The Race and Social Justice Initiative aims at highlighting issues, controversies, and all matters that relate to race, racism, and social justice including all forms of discrimination.
By ‘race’ we mean the socially and culturally ‘constructed categories of difference, whether phenotypical, cultural, linguistic, and/or other specific categories that are ascribed to designated groups; these groups are accordingly rendered the subject of systemic and sustained discriminatory ideas and practices.’
‘Racism’ refers to the bodies of ideas and practices that establishes, maintain, and perpetuates such categories of difference, sustained through multiple, varied and contextually specific social, political, legal, and economic constructions. We understand the construct as an intersectional that also includes discrimination on the grounds of gender, nationality, social origin, marital status, colour, age, disability, religion, conscience belief, culture, sex, sexual orientation, language, and birth.
The law plays and has continued to play an important role in supporting racism, social injustice, and many forms of discrimination. The law has also played a pivotal role in the dismantling of racism and social injustice. This Initiative aims at highlighting, discussing, and disseminating information and research that touch on these important issues.
The legacy of slavery and European colonialism remains embedded in many facets of our current lives: economic, political, legal, and cultural. The world today still witnesses many forms of racism and social injustice that law and culture continually attempt to remedy and deal with. In many cases the impacts of racism, social injustices, and discrimination are historically represented by the transfer of intergenerational trauma and benefits.

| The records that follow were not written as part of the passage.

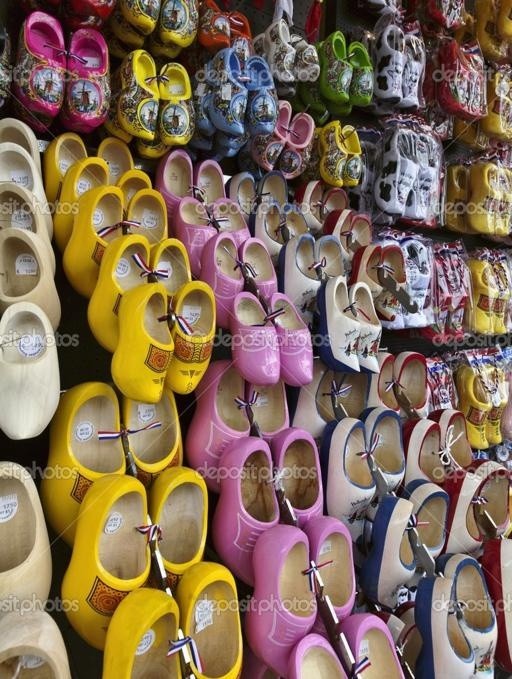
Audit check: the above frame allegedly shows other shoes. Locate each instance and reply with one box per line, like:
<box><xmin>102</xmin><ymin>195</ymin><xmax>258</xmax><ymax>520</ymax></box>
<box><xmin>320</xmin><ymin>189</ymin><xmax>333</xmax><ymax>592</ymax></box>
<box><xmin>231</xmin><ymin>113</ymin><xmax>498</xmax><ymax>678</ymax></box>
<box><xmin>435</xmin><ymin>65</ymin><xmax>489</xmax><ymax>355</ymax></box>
<box><xmin>0</xmin><ymin>0</ymin><xmax>512</xmax><ymax>679</ymax></box>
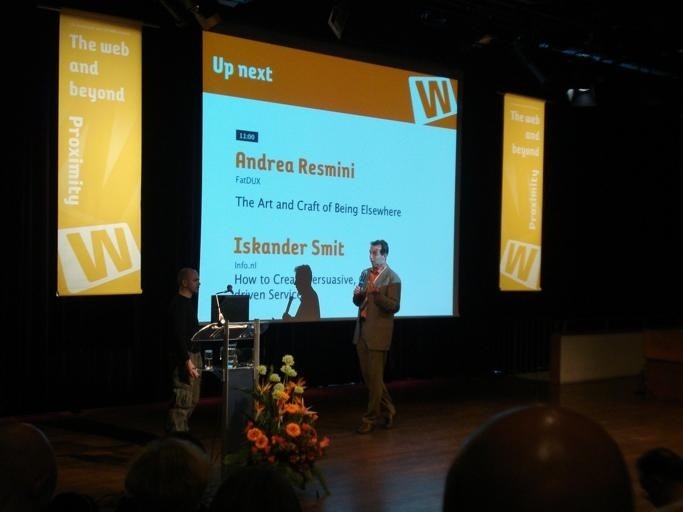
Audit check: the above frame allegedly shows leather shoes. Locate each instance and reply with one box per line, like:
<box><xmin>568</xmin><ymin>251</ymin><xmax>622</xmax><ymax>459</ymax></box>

This Initiative’s important and pressing agenda is to see how the law and policy of both domestic states and international law can be channelled to address the continuing issues of racism, coloniality, and discrimination. It is important to note that social justice encompasses a wide array of social issues that affect many people around the world. Economic inequality generally and gender inequity specifically are issues that the initiative will strive to focus on and address in terms of research, organizing lectures, workshops, conferences, and reading rooms. Since all except one of the MPI Law Institutes are in Germany, this Initiative aims at highlighting the issue of race and how racism has manifested in Europe generally and Germany specifically.
All Max Planck Law Institutes’ research and non-research staff can and are encouraged to participate in the activities of this initiative. Our mission is to raise awareness of matters related to race and social justice within the legal sciences, in legal research within the Max Planck Society, and also in a broader context by including communities.